Authorization Boundary (Important):

  • Controllers enforce coarse endpoint access (authentication + required permission family).
  • Services enforce fine-grained authorization (scope/environment, ownership, and resource-level checks).
  • Service-layer authorization must use trusted data (stored resource state or server config), not only request payload.

For detailed architecture information, see docs/ARCHITECTURE.md.

Deployment

Single-Instance Deployment (All-in-one)

For small production deployments or development:

bash
# Enable authentication
export ROACHPROD_API_AUTHENTICATION_TYPE=bearer
export ROACHPROD_API_AUTHENTICATION_BEARER_OKTA_ISSUER="https://your-org.okta.com"
export ROACHPROD_API_AUTHENTICATION_BEARER_OKTA_AUDIENCE="your-audience"
export ROACHPROD_API_AUTHENTICATION_BEARER_OKTA_CLIENT_ID="your-client-id"
export ROACHPROD_API_AUTHENTICATION_BEARER_OKTA_CLIENT_SECRET="your-client-secret"

# Use CockroachDB backend
export ROACHPROD_DATABASE_TYPE=cockroachdb
export ROACHPROD_DATABASE_URL="postgresql://user:password@prod-cluster:26257/roachprod?sslmode=require"

# Configure workers
export ROACHPROD_TASKS_WORKERS=5

# Start the service
roachprod-centralized api

Horizontally Scaled Deployment

For high-availability and load distribution, run separate API and worker instances:

1. API Instances (scale horizontally for HTTP load):

bash
# API Instance 1
export ROACHPROD_DATABASE_TYPE=cockroachdb
export ROACHPROD_DATABASE_URL="postgresql://user:password@prod-cluster:26257/roachprod?sslmode=require"

INFORMATION GIVEN:
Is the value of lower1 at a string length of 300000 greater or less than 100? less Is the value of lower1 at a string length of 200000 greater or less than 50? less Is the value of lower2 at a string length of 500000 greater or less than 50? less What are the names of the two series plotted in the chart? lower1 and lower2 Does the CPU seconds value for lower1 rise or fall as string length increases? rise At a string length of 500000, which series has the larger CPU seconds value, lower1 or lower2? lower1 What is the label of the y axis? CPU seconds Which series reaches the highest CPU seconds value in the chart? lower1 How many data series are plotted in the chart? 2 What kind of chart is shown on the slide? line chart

...

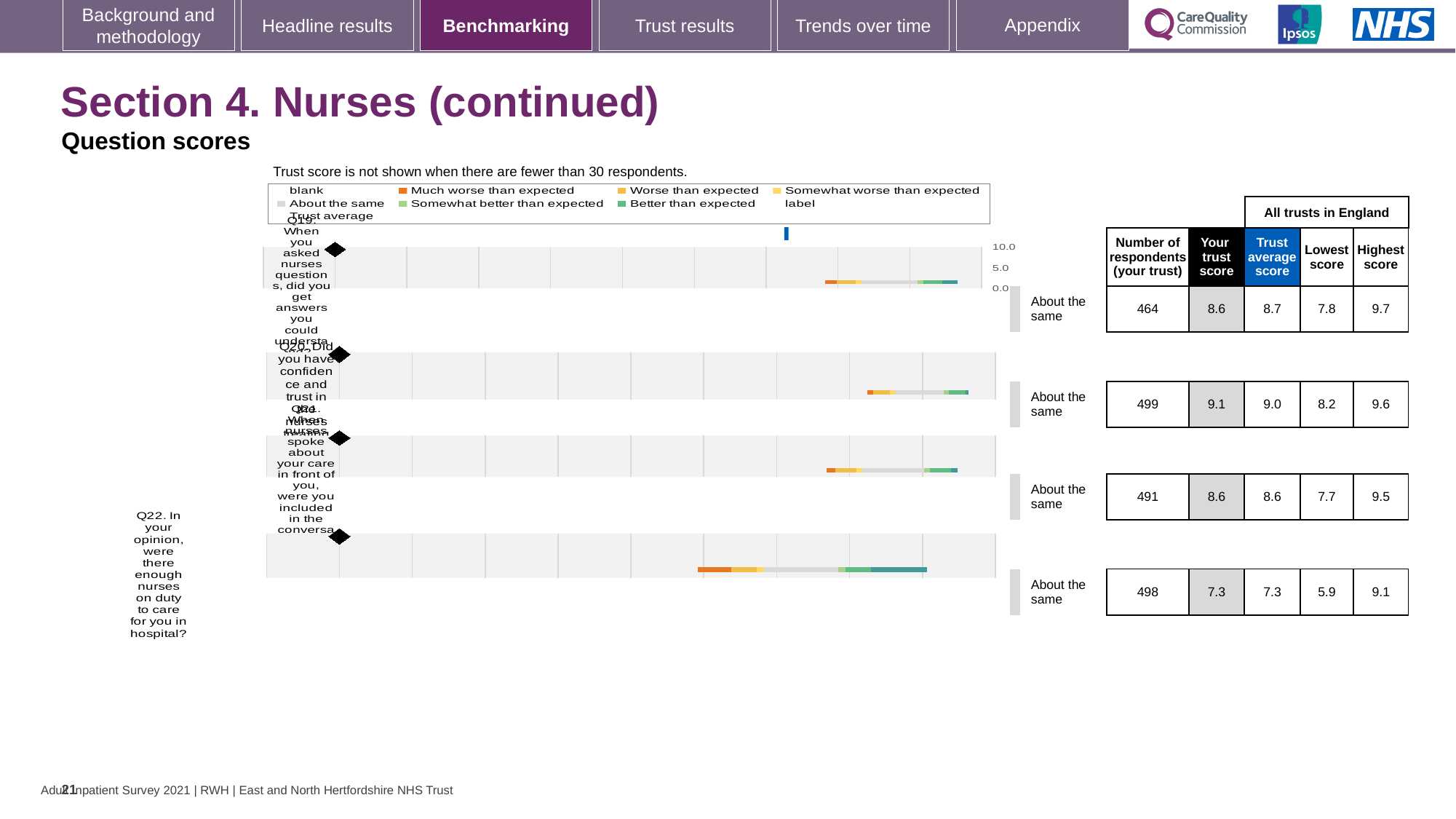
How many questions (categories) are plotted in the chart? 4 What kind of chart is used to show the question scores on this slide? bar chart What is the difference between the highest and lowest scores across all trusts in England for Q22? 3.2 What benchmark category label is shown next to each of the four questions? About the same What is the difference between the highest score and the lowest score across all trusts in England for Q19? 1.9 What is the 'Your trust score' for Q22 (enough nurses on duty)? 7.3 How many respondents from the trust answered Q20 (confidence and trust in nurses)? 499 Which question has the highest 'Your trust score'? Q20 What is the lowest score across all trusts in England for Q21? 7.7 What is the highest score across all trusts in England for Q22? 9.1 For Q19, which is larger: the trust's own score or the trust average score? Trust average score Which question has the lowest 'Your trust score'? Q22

EXERCISE BRIEF:
Continue the roachprod-centralized deployment guide from the point where it stops, picking up after the last line shown.

OUTPUT OF THE TASK:
export ROACHPROD_API_PORT=8080
roachprod-centralized api --no-workers

# API Instance 2 (different server/container)
export ROACHPROD_DATABASE_TYPE=cockroachdb
export ROACHPROD_DATABASE_URL="postgresql://user:password@prod-cluster:26257/roachprod?sslmode=require"
export ROACHPROD_API_PORT=8080
roachprod-centralized api --no-workers

2. Worker Instances (scale horizontally for task processing):

bash
# Worker Instance 1
export ROACHPROD_DATABASE_TYPE=cockroachdb
export ROACHPROD_DATABASE_URL="postgresql://user:password@prod-cluster:26257/roachprod?sslmode=require"
export ROACHPROD_TASKS_WORKERS=5
export ROACHPROD_API_METRICS_PORT=9081
roachprod-centralized workers

# Worker Instance 2 (different server/container)
export ROACHPROD_DATABASE_TYPE=cockroachdb
export ROACHPROD_DATABASE_URL="postgresql://user:password@prod-cluster:26257/roachprod?sslmode=require"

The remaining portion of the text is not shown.